In the 1990’s, easy money led to a commercial real estate collapse. Savings and Loan Banks took in billions of dollars using “brokered deposits”. Investors desirous of diversifying to obtain optimum FDIC/FLIC insurance covering their wealth were easy clients for account brokers to land. They earned a fee for leading a client to a financial institution. The banks (mainly S & L’s) became over weighted with cash deposits that had to be invested in order to pay interest to the depositors. Conveniently, the banks earned fees on the loans originated with the gathered funds. The weight of money to lend forced a serious compromise of lending criteria and standards as the loans became riskier and riskier as the loan frenzy progressed until it collapsed. To say that the involved lenders made some terrible, high risk loans as well as falling prey to fraudsters gaming the system would be a great understatement. Again, a common denominator of lending other peoples money was at the root of the problem.

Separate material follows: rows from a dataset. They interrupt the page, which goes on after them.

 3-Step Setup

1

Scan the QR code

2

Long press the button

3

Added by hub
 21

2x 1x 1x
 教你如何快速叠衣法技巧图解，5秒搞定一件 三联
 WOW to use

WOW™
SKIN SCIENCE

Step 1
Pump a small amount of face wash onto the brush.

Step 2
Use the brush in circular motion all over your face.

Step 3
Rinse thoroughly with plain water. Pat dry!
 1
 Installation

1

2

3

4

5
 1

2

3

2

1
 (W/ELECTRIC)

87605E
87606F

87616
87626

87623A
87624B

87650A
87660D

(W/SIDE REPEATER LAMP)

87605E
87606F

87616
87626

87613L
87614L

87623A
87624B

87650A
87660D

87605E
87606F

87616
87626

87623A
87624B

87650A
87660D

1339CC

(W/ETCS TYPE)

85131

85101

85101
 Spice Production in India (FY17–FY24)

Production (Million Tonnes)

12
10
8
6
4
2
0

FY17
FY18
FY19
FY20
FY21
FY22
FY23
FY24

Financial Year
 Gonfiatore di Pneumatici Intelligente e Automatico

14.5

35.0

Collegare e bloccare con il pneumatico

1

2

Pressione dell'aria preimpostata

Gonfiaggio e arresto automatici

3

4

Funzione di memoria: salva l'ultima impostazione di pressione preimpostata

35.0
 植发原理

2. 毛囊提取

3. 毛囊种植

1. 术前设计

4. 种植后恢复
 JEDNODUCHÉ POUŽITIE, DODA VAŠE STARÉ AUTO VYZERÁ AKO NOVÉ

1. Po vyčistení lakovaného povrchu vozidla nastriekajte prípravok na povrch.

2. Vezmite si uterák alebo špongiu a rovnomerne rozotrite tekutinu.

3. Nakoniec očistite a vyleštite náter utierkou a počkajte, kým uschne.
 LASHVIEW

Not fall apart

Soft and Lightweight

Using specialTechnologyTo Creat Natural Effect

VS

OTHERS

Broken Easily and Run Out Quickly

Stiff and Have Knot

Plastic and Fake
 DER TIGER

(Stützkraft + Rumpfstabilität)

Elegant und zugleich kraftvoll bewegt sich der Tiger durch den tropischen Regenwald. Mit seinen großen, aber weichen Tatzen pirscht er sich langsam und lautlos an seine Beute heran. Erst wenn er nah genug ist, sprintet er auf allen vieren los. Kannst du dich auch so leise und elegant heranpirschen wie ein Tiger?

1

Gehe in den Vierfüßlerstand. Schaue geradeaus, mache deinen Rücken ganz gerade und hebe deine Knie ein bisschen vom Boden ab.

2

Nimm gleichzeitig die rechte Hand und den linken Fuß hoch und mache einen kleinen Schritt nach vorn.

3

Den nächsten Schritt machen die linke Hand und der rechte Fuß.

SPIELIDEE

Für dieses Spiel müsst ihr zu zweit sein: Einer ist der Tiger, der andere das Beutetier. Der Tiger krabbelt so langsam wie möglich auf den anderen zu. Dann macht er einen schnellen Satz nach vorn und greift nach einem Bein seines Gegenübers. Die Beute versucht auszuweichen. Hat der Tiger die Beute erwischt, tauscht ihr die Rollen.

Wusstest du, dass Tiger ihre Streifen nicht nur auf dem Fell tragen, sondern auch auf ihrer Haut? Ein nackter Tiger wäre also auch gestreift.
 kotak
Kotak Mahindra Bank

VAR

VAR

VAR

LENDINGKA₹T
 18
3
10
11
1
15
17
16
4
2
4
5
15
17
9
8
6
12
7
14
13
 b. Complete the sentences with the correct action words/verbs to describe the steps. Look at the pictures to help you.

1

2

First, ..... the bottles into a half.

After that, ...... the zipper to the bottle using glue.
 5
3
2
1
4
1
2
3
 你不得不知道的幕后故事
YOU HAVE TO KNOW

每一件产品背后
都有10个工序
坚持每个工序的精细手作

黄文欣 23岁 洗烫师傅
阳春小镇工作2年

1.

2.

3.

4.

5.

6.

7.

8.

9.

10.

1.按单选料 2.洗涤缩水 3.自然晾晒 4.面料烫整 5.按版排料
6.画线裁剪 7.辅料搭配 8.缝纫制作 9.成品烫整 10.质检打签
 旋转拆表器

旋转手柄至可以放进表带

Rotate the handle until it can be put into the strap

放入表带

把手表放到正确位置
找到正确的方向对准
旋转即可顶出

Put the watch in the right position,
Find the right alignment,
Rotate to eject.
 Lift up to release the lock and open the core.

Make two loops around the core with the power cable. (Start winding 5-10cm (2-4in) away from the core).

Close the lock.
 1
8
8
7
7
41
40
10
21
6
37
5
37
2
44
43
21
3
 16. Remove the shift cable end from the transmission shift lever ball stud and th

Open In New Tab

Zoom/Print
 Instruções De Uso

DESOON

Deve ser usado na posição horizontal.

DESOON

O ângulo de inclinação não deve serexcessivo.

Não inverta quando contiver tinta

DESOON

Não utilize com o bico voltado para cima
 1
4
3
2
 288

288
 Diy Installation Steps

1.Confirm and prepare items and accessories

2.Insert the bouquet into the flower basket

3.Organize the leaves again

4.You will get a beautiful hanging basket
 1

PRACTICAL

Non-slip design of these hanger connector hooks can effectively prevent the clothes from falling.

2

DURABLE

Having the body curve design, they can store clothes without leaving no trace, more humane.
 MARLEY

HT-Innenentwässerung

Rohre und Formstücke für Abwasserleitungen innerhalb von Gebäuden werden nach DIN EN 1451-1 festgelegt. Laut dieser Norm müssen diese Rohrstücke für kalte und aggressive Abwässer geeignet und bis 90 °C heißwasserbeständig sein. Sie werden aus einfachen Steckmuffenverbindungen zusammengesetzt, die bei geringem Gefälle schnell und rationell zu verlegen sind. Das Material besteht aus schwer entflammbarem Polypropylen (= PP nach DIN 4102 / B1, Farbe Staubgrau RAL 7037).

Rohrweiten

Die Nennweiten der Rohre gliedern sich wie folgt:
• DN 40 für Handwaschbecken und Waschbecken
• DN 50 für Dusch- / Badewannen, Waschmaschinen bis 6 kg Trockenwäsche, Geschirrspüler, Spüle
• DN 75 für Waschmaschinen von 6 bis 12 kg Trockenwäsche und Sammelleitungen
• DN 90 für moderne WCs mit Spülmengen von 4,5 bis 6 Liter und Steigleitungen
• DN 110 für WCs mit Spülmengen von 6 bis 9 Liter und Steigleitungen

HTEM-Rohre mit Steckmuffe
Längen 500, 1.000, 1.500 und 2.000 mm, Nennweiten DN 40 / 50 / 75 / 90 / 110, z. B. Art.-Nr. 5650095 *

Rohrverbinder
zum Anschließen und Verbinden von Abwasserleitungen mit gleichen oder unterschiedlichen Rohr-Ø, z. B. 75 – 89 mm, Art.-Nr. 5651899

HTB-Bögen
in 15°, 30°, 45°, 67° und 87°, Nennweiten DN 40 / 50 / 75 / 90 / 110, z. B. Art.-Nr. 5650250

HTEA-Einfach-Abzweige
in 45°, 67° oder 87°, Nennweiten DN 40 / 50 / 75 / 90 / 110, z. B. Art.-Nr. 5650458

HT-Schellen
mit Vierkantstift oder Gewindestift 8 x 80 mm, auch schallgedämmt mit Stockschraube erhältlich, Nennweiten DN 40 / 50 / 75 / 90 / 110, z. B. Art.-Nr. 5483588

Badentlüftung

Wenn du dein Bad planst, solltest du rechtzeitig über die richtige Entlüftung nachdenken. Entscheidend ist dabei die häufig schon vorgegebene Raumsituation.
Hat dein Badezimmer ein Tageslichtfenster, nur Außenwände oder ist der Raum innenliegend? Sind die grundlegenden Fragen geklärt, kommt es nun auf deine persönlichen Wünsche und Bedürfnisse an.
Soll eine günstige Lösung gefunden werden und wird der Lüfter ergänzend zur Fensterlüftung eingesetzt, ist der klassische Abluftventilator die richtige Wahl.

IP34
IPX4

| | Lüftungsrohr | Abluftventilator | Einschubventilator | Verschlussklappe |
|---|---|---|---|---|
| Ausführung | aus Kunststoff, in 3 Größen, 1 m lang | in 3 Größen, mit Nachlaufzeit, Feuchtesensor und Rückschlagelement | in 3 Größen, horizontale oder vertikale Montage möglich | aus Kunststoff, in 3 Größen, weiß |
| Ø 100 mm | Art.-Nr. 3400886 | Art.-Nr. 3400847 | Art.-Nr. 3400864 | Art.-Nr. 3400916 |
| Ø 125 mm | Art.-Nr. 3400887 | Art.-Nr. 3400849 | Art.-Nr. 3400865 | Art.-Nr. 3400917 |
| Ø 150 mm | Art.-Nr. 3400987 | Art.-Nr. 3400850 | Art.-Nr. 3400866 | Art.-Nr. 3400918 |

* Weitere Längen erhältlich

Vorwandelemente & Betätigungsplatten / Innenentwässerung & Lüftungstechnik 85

Real estate is very different from the other most favored investment vehicle of listed stocks. Stocks traded on major exchanges are generally very liquid. That is to say that they can be quickly sold on the exchange at a very low transaction cost. So, if an investor wakes up fearing that an investment was a mistake it takes only a moment to get out. Further, a defensive strategy of using “stop loss” orders can be employed to limit loss exposure. Neither quick sale nor “stop loss” are available to real estate owners (as differentiated from investors in real estate securities). It can take 6 months or more from listing to sale closure on a major property. And, the real estate transaction costs can run 2% to 6% of the total sale price depending on a number of factors. When product and service companies operate under adverse circumstances they can substantially reduce their operating costs to offset the adversities. When real estate runs into trouble by virtue of vacancies some costs can be cut but the major costs keep on going. A 100% vacant building still must pay debt service charges, property taxes and insurance as well maintaining equipment to avoid premature breakdown. Then when new tenants are signed a large leasing commission is paid to the leasing broker and the owner usually must pay for substantial tenant improvements. Tenant turnover is expensive. All of this and more contributes to the reason behind a “liquidity premium” The fact that real estate is difficult to sell compared to securities is the reason behind the notion of a “liquidity” premium attached to real estate (for example, if stocks pay a dividend of, say 4% how much higher would the return on real estate need to be to offset the lack of liquidity? The answer is not the same for all properties. However, the greatest risk of all is the interest rate risk and most current investors don’t remember the days of 10% and higher mortgage rates. The real estate rates of return are at current lows resulting in money being cheap. But, if there is a progressive increase in money rates such could well trigger a recession.
The bottom line is that seeing major foreign money move into domestic real estate finance at what may be a cycle top creates an environment where another real estate recession could be triggered. What the trigger will be is impossible to predict just as it was impossible to predict the action of the Fed in 1979 in a surprise raising the discount rate that resulted in mortgage lending rates going to the stratosphere and causing a major real estate recession.